Expectation or Assumption amounted to a PCP for disability
The claimant was an analyst at UFPR which was an independent brokerage and research firm. He suffered severe injuries in a road traffic accident, prior to which he had historically worked long hours. His ongoing symptoms of dizziness, fatigue, headaches and difficulties in concentrating and focusing constituted a disability. This meant that he found it difficult to work in the evenings. When he returned to work on an initial phased return of working fewer hours, once he was used to this, he started to work later on the odd evening. This progressed to requests by the employer for him to work late and then an assumption that he would. When he emailed the company to formally object to working late because of his symptoms, this led to a heated exchange between him and one of the owners, during which he was told that he could leave if he did not like it. He subsequently resigned and brought claims of disability discrimination for failure to make reasonable adjustments and constructive dismissal.
He relied on the PCP of being required to work late. The company argued that this had been voluntary for him after his accident and that he had only been requested, and not required, to do so. The Tribunal dismissed his reasonable adjustments claim on the basis that the expectation or assumption that he would work late was not the PCP which he had pleaded and that there was no requirement for him to work late, which was how he had put his case.

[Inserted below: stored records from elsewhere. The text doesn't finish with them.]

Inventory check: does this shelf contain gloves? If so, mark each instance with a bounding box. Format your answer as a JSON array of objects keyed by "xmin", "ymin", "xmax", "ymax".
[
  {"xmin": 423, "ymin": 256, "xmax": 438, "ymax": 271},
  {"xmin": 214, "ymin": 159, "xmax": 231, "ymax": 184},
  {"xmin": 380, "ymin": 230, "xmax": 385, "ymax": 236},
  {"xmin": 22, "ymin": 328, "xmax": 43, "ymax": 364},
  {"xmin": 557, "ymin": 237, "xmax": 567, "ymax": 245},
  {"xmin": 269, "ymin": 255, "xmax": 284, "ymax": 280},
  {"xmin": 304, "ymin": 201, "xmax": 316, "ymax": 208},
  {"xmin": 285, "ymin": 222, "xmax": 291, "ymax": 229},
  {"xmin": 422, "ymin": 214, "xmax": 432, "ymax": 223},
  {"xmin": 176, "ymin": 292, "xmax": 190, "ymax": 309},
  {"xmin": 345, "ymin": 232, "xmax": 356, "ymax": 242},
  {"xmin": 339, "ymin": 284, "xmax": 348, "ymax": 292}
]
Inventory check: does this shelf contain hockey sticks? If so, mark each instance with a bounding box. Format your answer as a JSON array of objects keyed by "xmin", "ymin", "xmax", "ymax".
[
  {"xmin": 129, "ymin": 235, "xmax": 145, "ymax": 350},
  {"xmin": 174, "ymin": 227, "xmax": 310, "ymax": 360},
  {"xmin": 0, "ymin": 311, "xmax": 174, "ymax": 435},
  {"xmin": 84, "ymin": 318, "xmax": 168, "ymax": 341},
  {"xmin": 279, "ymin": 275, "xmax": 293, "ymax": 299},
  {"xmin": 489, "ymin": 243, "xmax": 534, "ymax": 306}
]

The EAT upheld his appeal against this decision, holding that the protective nature of the legislation meant that a liberal rather than a restrictively technical or narrow approach should be adopted when the matter of identifying the PCP was considered. The EHRC Code of Practice on employment states that the phase “provision, criterion, or practice” is to be widely construed. An expectation or assumption placed on an employee could be sufficient and the Tribunal had found that the company’s position had progressed from making requests of the claimant to work late, to an assumption that he would. The matter has been remitted back to the Tribunal to determine the nature and extent of the disadvantage suffered by the claimant and assess the adjustments which it would have been reasonable to expect the company to make.